I am not sure if my justification for the infinity of the set $S$ is enough for the argument, but I am not sure how to go about proving that the subset is going to be infinite if this is not a valid way. Any tips would be greatly appreciated. Thanks!

Answer 1

In this problem we are considering functions $f$ from $\Bbb N$ to $\Bbb N$. This is different than considering the output of such functions, which are natural numbers. To exhibit an infinite subset of $A$, why not try the following

I think it's safe to assume we know that $\Bbb N$ is infinite.

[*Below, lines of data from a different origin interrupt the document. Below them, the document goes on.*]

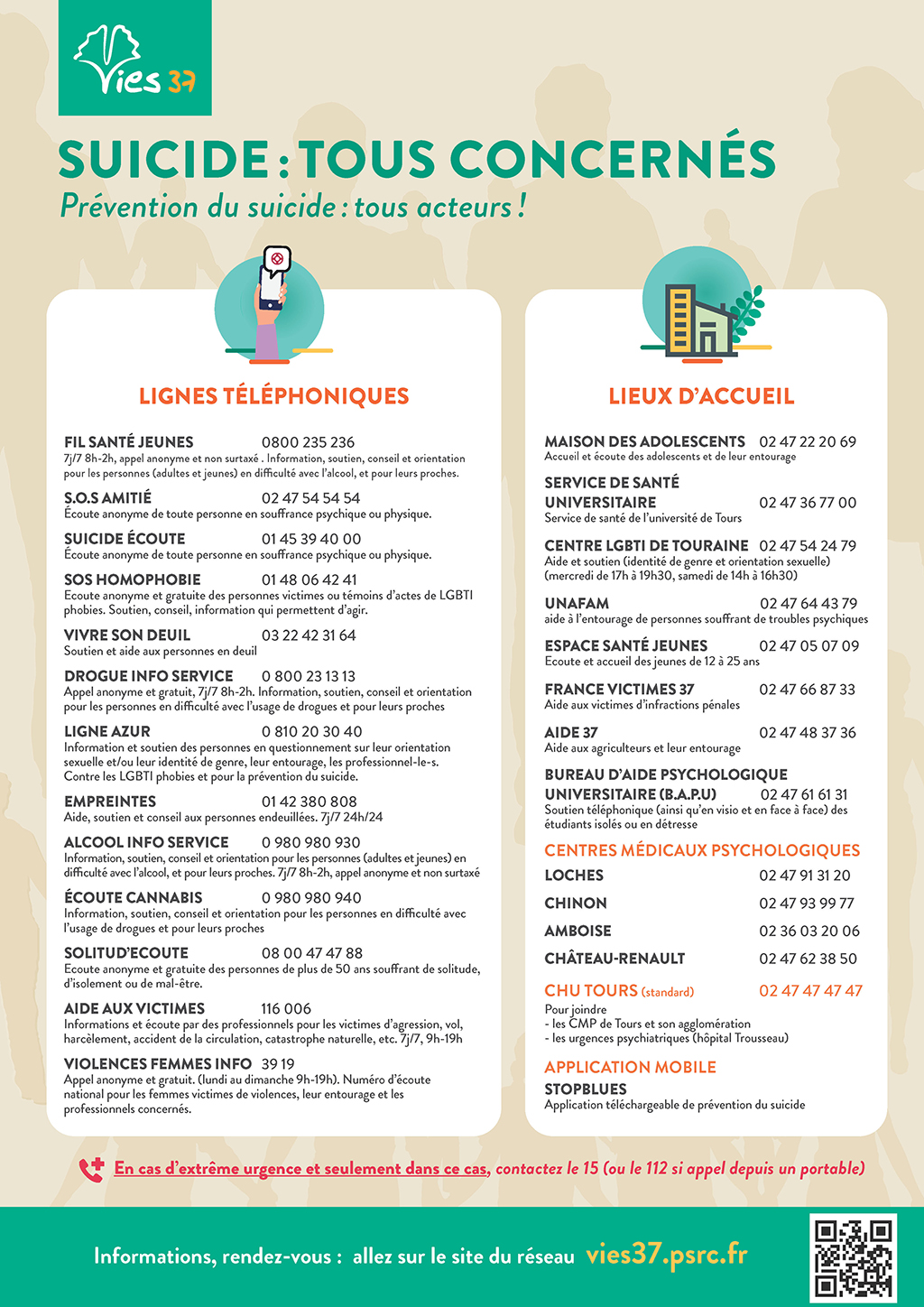 Vies 37

SUICIDE : TOUS CONCERNÉS
Prévention du suicide : tous acteurs !

LIGNES TÉLÉPHONIQUES

FIL SANTÉ JEUNES 0800 235 236
7j/7 8h-2h, appel anonyme et non surtaxé . Information, soutien, conseil et orientation pour les personnes (adultes et jeunes) en difficulté avec l'alcool, et pour leurs proches.

S.O.S AMITIÉ 02 47 54 54 54
Écoute anonyme de toute personne en souffrance psychique ou physique.

SUICIDE ÉCOUTE 01 45 39 40 00
Écoute anonyme de toute personne en souffrance psychique ou physique.

SOS HOMOPHOBIE 01 48 06 42 41
Ecoute anonyme et gratuite des personnes victimes ou témoins d'actes de LGBTI phobies. Soutien, conseil, information qui permettent d'agir.

VIVRE SON DEUIL 03 22 42 31 64
Soutien et aide aux personnes en deuil

DROGUE INFO SERVICE 0 800 23 13 13
Appel anonyme et gratuit, 7j/7 8h-2h. Information, soutien, conseil et orientation pour les personnes en difficulté avec l'usage de drogues et pour leurs proches

LIGNE AZUR 0 810 20 30 40
Information et soutien des personnes en questionnement sur leur orientation sexuelle et/ou leur identité de genre, leur entourage, les professionnel-le-s. Contre les LGBTI phobies et pour la prévention du suicide.

EMPREINTES 01 42 380 808
Aide, soutien et conseil aux personnes endeuillées. 7j/7 24h/24

ALCOOL INFO SERVICE 0 980 980 930
Information, soutien, conseil et orientation pour les personnes (adultes et jeunes) en difficulté avec l'alcool, et pour leurs proches. 7j/7 8h-2h, appel anonyme et non surtaxé

ÉCOUTE CANNABIS 0 980 980 940
Information, soutien, conseil et orientation pour les personnes en difficulté avec l'usage de drogues et pour leurs proches

SOLITUD'ECOUTE 08 00 47 47 88
Ecoute anonyme et gratuite des personnes de plus de 50 ans souffrant de solitude, d'isolement ou de mal-être.

AIDE AUX VICTIMES 116 006
Informations et écoute par des professionnels pour les victimes d'agression, vol, harcèlement, accident de la circulation, catastrophe naturelle, etc. 7j/7, 9h-19h

VIOLENCES FEMMES INFO 39 19
Appel anonyme et gratuit. (lundi au dimanche 9h-19h). Numéro d'écoute national pour les femmes victimes de violences, leur entourage et les professionnels concernés.

LIEUX D'ACCUEIL

MAISON DES ADOLESCENTS 02 47 22 20 69
Accueil et écoute des adolescents et de leur entourage

SERVICE DE SANTÉ UNIVERSITAIRE 02 47 36 77 00
Service de santé de l'université de Tours

CENTRE LGBTI DE TOURAINE 02 47 54 24 79
Aide et soutien (identité de genre et orientation sexuelle) (mercredi de 17h à 19h30, samedi de 14h à 16h30)

UNAFAM 02 47 64 43 79
aide à l'entourage de personnes souffrant de troubles psychiques

ESPACE SANTÉ JEUNES 02 47 05 07 09
Ecoute et accueil des jeunes de 12 à 25 ans

FRANCE VICTIMES 37 02 47 66 87 33
Aide aux victimes d'infractions pénales

AIDE 37 02 47 48 37 36
Aide aux agriculteurs et leur entourage

BUREAU D'AIDE PSYCHOLOGIQUE UNIVERSITAIRE (B.A.P.U) 02 47 61 61 31
Soutien téléphonique (ainsi qu'en visio et en face à face) des étudiants isolés ou en détresse

CENTRES MÉDICAUX PSYCHOLOGIQUES
LOCHES 02 47 91 31 20
CHINON 02 47 93 99 77
AMBOISE 02 36 03 20 06
CHÂTEAU-RENAULT 02 47 62 38 50

CHU TOURS (standard) 02 47 47 47 47
Pour joindre
- les CMP de Tours et son agglomération
- les urgences psychiatriques (hôpital Trousseau)

APPLICATION MOBILE
STOPBLUES
Application téléchargeable de prévention du suicide

En cas d'extrême urgence et seulement dans ce cas, contactez le 15 (ou le 112 si appel depuis un portable)

Informations, rendez-vous : allez sur le site du réseau vies37.psrc.fr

For $n\in\Bbb N$, consider the function $f_n:\Bbb N\to\Bbb N$ with $f_n(x):=\begin{cases}1\qquad x=n\\0\qquad x\neq n\end{cases}$. Then each $f_n$ is in $A$ and $f_n\neq f_m$ whenever $n\neq m$. So we get an infinite subset $\{f_n\}_n$ of $A$, so $A$ must be infinite.

Answer 2

The set $S= \{f\}$ is a completely different thing then the set $T=\{f(x)|x\in A\}$.

$f$ is a single thing; the function $f$. $S$ is a finite set and $|S| = 1$.

$T=\{f(x)|x\in A\}$ is a set of output value of the function.

So $S = \{f|f(x) = 2x\}$ has one value; the function $f(x) = 2x$. $|S|=1$. It is not the set of even integers. $T=\{f(x)=2x|x \in \mathbb N\}$ is the set of even natural numbers. $|T|=|\mathbb N|$. $\{f|f(x)=2x\} = \{f(x)=2x|x \in \mathbb N\}$.

But you are correct that the easiest way is to show there is an infinite subset.

Consider $f_2(x) = 2x$ and $f_3(x) = 3x$ and $f_k(x) = kx$ and the set of functions $S=\{f_k|f_k(x) = kx; k\in \mathbb N\}$. Now $S$ is not $\mathbb N$ but is is easy to show $S$ is one-to-one with $\mathbb N$ ($\phi(k) = f_k$ is very clearly a bijection).

So $S\subset A$ and $|S| = |\mathbb N|$ so $S$ is infinite and $A$ is infinite.

Answer 3

Why not let $f_n(x)=nx$. It is easy to see $f_n\not =f_m$ for $n\not=m$. Then $f_n\in A\; \forall n\in \mathbb N$. (Technically, we have an injection $i:\mathbb N\to A$, with $i(n)=f_n$). Thus $\lvert A\rvert \ge\lvert \mathbb N\rvert $.

As to your proof, you got sidetracked, considering just the function $f_2$...